My own relationship with The Couch is complicated. The first (and only) one I was invited to lie on was actually a single bed in my analyst’s attic consulting room. There were Freudian knick-knacks about the place, little sculptures and stuff and a carpet covering the bottom of the bed that brought me out in a rash in summer. The pillow was covered with a piece of medical paper, changed between patients. I never liked lying there, always felt panic and not relief. Bed just has too many difficult associations—I have enough trouble feeling safe or sleeping in my own bed. I was once interviewed by an analyst whose couch (which I was not on) was a Scandinavian-style piece of furniture, a beautiful reclining “S” in light wood and pale leather—much less scary. The ubiquitous cartoons of psychoanalysis in the New Yorker always show a kind of chaise longue, the patient’s head propped up at one end. I think not being completely prostrate would have felt a touch more benign to me.

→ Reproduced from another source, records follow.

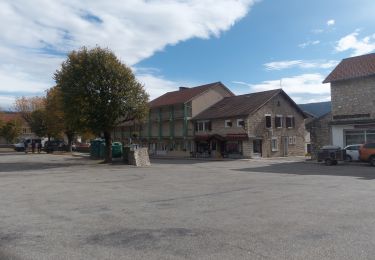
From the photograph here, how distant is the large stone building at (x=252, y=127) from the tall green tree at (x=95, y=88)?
15.4m

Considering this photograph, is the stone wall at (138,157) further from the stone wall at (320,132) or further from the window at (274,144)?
the window at (274,144)

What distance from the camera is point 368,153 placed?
93.0 ft

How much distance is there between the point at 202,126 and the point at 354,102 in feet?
64.4

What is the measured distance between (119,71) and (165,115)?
2175cm

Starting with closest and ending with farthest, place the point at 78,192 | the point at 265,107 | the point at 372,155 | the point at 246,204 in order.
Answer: the point at 246,204, the point at 78,192, the point at 372,155, the point at 265,107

But not everyone, obviously, is me. There is a patient I see via Skype (for reasons of inaccessibility) who begins sessions facing me, sitting on her bed. She tends to kick off quite aggressive, dismissive, not having any of it. If I make an interpretation that hits home, she concedes: “I’ll give you that one.” We have compared this to some competitive game and she suggested vodka shots—I drink for a rejected interpretation, she drinks for an accepted one. The underlying question being, I think: “Is mother feeding me poison or nourishment?”
By minute 40 (of 50) she is always lying fully under the duvet, speaking to me openly, relaxed and quite regressed. It’s fascinating that she has invented “the couch,” without my having invited her to lie down and without either of us ever having mentioned it. As if, like Pythagoras’ theorem, it is simply a truth to be discovered.
Another patient I see leans forward in her chair and grabs her knees, curling up as uncomfortably as possible in an expression, perhaps, of being tortured, threatened, cornered. If I suggested that she recline, I think she’d be petrified and run away.
It’s astonishing how the patient’s attitude to the couch, that ultimate symbol of psychoanalysis, provides so much in-sight into his or her unconscious mind.